PC Labs for SO5041: Week 6

Table of Contents

Week 6: Sampling distributions and confidence intervals

Sampling distributions

Links to the sampling distribution applications:

Confidence Intervals

Confidence intervals are bands around the point estimate (e.g. sample mean, median, proportion) for which we are reasonably confident the true population value lies. "Reasonably" often means 95% confident, or 99% confident, which is to say that respectively 95 times or 99 times out of a hundred, the true value will lie within the interval.

We calculate a CI as the point estimate (e.g. sample mean) plus or minus Z times the standard error.

The Standard Error is estimated as the sample standard deviation divided by the square root of the sample size.

Z depends on the Confidence Coefficient, and is the z score from the standard normal distribution for which 95 or 99% of the distribution is in the range -Z to +Z. For 95% we want to find the z score corresponding to a "right tail" of 0.025 (add the right and left tails to get 0.05 = 1 - 95%). For 99% we want a right tail of 0.005 (half of 1%).

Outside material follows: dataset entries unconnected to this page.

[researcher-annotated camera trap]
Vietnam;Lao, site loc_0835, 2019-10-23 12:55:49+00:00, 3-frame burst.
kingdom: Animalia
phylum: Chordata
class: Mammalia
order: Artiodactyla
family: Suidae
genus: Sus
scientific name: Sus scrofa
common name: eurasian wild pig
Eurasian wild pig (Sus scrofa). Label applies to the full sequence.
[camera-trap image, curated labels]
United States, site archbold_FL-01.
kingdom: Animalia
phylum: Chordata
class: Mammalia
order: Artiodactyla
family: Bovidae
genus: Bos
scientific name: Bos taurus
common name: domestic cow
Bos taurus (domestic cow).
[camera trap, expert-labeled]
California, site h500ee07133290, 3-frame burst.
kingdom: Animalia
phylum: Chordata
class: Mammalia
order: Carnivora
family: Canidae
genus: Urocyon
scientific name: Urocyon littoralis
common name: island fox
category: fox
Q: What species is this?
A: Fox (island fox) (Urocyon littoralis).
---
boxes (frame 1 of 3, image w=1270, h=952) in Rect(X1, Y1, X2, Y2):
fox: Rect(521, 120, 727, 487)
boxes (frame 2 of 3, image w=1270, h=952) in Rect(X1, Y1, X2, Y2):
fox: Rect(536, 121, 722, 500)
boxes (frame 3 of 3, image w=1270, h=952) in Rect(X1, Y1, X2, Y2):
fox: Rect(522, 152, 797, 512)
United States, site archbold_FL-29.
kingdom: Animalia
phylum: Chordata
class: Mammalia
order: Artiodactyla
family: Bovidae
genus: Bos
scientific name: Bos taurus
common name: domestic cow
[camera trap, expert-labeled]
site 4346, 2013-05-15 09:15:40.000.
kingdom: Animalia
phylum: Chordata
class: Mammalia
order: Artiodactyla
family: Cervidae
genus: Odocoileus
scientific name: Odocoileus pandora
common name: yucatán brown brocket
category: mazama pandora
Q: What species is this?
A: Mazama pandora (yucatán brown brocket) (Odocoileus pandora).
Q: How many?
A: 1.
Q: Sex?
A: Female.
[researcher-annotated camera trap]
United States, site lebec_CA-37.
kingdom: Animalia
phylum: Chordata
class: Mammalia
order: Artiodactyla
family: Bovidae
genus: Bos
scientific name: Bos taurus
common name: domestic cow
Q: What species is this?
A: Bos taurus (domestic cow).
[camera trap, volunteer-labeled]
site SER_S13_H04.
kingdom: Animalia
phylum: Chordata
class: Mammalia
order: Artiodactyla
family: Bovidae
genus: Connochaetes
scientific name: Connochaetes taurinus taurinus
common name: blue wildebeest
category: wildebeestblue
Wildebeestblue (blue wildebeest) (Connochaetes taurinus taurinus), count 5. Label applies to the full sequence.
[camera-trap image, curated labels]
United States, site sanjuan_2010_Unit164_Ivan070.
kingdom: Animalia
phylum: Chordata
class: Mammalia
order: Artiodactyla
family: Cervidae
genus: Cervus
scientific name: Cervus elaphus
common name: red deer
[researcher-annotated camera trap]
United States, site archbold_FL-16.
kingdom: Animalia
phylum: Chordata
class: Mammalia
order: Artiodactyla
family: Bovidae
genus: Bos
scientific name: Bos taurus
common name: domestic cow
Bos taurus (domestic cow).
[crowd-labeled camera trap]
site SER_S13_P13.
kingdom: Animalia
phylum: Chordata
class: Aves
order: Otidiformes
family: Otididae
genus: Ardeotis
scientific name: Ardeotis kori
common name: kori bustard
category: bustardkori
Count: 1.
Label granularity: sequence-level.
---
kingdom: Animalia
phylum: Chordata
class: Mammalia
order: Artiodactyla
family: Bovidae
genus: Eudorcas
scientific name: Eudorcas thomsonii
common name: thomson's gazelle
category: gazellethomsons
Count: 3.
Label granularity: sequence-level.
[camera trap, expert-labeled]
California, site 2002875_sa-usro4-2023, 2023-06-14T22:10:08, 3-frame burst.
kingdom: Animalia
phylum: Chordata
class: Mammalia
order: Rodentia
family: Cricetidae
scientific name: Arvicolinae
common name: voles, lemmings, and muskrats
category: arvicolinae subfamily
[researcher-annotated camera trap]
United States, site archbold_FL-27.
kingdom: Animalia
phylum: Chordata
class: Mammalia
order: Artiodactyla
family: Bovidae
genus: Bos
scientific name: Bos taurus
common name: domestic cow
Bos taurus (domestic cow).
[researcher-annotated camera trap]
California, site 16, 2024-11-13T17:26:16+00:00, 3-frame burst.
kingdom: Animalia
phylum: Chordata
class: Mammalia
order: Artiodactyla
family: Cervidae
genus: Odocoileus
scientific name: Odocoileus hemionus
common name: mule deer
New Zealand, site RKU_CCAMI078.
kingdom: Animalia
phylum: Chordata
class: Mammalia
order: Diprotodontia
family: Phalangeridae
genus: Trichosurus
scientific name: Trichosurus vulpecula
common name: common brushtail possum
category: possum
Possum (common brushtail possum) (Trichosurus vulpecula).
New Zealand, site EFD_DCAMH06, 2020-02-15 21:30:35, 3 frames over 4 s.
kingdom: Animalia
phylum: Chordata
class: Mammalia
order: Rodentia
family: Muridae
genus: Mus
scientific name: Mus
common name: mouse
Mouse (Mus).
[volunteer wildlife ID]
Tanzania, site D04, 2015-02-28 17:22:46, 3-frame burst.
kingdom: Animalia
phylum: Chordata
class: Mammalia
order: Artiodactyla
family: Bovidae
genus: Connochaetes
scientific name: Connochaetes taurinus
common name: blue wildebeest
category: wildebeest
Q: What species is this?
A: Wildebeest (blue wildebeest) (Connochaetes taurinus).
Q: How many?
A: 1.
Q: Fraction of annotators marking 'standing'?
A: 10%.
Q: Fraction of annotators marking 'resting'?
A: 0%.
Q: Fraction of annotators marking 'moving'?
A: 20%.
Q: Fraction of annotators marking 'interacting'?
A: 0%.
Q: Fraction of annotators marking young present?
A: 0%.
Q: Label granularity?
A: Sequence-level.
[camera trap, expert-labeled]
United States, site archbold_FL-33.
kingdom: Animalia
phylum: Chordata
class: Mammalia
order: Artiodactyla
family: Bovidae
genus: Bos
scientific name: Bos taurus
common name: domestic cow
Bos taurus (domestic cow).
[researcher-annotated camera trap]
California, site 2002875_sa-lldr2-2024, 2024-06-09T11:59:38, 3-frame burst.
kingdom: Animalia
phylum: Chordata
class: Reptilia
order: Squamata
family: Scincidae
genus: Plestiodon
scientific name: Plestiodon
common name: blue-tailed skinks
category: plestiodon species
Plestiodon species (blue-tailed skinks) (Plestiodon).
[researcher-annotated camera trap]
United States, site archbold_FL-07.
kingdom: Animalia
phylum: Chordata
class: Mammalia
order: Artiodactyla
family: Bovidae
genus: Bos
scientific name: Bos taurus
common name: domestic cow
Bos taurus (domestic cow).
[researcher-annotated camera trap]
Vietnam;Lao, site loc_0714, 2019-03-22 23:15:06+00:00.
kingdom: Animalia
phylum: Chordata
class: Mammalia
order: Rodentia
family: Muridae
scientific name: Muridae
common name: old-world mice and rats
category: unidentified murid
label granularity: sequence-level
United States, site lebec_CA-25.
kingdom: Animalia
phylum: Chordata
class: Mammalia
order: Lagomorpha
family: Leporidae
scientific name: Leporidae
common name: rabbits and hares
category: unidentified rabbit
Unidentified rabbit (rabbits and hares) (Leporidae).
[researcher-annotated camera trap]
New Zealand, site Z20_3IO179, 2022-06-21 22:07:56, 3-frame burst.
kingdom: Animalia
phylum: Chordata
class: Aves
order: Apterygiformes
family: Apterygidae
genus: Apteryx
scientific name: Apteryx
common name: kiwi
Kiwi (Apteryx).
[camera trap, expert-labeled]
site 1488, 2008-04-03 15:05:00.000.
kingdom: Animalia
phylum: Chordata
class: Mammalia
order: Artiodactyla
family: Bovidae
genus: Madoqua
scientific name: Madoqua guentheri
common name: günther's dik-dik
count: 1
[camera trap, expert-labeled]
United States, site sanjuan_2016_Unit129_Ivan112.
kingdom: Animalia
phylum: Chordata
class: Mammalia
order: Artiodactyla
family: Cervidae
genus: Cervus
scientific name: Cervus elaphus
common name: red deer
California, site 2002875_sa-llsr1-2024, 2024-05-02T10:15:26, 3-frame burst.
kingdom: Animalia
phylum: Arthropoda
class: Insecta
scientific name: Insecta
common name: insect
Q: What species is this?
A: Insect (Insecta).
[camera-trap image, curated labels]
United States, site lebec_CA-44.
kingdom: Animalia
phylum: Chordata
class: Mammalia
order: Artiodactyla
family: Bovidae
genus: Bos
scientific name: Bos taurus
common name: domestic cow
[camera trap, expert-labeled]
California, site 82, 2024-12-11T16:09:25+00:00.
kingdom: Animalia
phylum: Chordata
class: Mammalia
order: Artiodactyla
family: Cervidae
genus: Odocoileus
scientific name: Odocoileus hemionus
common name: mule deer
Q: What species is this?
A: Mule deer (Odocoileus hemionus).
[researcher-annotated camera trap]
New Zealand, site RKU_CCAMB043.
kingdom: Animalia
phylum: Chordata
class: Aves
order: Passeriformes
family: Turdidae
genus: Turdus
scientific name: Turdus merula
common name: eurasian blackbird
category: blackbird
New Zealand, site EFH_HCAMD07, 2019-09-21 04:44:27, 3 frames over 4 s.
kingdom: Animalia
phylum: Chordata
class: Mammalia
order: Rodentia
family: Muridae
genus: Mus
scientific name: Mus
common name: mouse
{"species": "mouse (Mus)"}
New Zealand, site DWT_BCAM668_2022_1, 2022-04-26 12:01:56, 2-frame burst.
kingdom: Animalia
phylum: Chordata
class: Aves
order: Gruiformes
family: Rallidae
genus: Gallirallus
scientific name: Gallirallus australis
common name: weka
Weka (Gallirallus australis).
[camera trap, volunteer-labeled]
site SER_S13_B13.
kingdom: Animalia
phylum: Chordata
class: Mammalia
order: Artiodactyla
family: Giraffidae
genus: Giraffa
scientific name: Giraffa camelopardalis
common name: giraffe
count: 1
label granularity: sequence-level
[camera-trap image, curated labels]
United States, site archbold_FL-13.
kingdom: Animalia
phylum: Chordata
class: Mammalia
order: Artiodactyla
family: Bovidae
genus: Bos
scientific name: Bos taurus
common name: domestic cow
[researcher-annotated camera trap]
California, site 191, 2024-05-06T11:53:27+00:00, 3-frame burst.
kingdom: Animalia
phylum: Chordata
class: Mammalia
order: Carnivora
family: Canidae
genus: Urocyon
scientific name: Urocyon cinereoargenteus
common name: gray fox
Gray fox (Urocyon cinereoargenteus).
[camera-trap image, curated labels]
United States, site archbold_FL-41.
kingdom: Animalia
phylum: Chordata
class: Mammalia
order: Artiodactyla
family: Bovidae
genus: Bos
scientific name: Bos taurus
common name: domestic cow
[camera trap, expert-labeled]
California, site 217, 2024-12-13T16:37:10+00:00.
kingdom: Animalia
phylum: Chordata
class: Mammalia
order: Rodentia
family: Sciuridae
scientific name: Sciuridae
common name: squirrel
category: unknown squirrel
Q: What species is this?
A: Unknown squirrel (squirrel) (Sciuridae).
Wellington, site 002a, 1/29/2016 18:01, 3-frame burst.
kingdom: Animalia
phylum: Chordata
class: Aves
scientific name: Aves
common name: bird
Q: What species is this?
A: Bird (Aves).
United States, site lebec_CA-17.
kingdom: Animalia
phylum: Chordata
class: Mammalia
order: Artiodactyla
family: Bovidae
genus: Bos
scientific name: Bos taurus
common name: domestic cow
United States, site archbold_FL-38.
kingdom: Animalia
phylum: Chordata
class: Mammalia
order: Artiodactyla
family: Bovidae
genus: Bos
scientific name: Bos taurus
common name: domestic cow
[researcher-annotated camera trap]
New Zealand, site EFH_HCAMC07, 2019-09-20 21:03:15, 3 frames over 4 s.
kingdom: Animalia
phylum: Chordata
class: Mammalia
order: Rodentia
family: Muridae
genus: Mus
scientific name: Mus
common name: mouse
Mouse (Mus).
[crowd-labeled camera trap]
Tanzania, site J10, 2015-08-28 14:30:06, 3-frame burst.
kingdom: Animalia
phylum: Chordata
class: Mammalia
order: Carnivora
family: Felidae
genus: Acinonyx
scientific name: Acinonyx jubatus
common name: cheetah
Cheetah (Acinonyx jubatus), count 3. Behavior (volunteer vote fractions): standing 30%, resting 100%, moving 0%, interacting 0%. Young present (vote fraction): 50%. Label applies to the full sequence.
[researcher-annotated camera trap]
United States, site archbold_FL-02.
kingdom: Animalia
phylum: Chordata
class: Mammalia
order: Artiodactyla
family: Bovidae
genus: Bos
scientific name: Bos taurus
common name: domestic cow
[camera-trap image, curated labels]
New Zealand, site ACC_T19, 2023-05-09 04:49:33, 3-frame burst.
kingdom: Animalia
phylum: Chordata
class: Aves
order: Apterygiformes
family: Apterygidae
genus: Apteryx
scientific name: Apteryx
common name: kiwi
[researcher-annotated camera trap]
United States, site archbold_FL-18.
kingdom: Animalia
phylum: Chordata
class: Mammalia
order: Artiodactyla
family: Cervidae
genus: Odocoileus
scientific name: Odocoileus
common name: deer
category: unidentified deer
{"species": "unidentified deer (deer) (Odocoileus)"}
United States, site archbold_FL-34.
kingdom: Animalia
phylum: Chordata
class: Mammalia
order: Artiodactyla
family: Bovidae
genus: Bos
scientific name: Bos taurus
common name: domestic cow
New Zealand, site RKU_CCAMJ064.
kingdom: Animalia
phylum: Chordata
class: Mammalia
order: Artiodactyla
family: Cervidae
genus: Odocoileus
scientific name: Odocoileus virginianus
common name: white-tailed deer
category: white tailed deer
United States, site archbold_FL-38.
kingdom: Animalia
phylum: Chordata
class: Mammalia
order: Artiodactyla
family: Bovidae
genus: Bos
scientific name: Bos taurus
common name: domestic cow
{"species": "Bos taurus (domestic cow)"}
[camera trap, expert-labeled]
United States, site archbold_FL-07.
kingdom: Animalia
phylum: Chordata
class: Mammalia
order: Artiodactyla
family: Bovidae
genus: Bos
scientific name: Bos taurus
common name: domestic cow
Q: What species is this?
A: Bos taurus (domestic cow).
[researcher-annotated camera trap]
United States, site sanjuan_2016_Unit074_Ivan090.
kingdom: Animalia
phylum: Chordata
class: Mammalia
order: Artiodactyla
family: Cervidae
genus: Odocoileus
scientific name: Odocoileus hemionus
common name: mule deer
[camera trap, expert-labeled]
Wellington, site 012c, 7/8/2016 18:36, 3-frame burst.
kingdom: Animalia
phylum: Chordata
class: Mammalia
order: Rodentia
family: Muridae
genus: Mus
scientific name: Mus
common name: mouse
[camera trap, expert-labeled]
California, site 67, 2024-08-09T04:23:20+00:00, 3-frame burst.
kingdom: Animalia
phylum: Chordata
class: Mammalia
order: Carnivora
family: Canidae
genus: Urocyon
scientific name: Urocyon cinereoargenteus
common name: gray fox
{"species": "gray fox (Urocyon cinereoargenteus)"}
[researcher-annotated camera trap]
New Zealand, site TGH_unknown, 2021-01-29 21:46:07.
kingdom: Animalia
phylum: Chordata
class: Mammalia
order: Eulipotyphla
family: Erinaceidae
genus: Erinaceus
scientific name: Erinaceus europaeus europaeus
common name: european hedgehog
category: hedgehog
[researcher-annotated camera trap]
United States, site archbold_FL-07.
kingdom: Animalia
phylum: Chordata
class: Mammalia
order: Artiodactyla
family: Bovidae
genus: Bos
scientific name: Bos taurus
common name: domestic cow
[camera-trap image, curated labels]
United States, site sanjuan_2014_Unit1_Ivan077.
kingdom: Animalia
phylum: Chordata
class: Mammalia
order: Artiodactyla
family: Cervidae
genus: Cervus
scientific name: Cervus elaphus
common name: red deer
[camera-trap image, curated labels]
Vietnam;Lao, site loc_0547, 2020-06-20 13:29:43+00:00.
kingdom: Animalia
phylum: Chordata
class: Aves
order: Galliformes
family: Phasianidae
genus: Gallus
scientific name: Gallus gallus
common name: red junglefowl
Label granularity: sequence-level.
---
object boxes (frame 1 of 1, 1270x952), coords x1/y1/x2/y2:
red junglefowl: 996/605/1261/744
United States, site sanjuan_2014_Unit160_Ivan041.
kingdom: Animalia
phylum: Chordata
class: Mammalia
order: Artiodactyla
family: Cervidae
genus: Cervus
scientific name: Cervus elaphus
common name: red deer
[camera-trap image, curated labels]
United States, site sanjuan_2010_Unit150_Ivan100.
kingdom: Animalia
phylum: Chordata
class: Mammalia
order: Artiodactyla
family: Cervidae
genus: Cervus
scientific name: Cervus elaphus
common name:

A table of the standard normal distribution is available here. See also the online calculator.

  1. Mean age for a sample of voters is calculated as 34.2, with a standard deviation of 10.7. The sample size is 1000:
    • Calculate the confidence interval for 95% confidence
    • Calculate the confidence interval for 99% confidence
    • Repeat the exercise assuming the sample size was actually 2000, for both confidence levels
  2. Load the slsextract.dta file as follows:
library(foreign)
sls <- read.dta("https://teaching.sociology.ul.ie/so5041/slsextract.dta")

Find the mean of gross earnings, and construct a 95% and a 99% confidence interval – all the information is available through the mean(), sd() and nrow() functions.

  1. With the same variable, enter this code t.test(sls$grsearn)$conf.int. This is a way of getting R to calculate the confidence interval for the gross earnings variable in a single command (we'll cover t-tests next week).

    How do the results compare with your estimate?

  2. Do "?t.test" in RStudio to get the help on this command. See if you can figure out how to get a 99% confidence interval.

Proportions

When we are constructing the CI for a proportion (e.g. percent voting yes, proportion female, percent unemployed) we have a shortcut: the standard deviation of a proportion is the square root of p times q, where q is 1 minus p (proportion voting no, or make, or not unemployed). Use that information in the following:

  1. From a sample of 1600, 43% say they will vote against the EU Constitution: construct a 99% confidence interval
  2. Using the data set already downloaded, calculate the proportion unemployed (include looking for first job). Construct a confidence interval around your point estimate.
  3. Interpret your findings.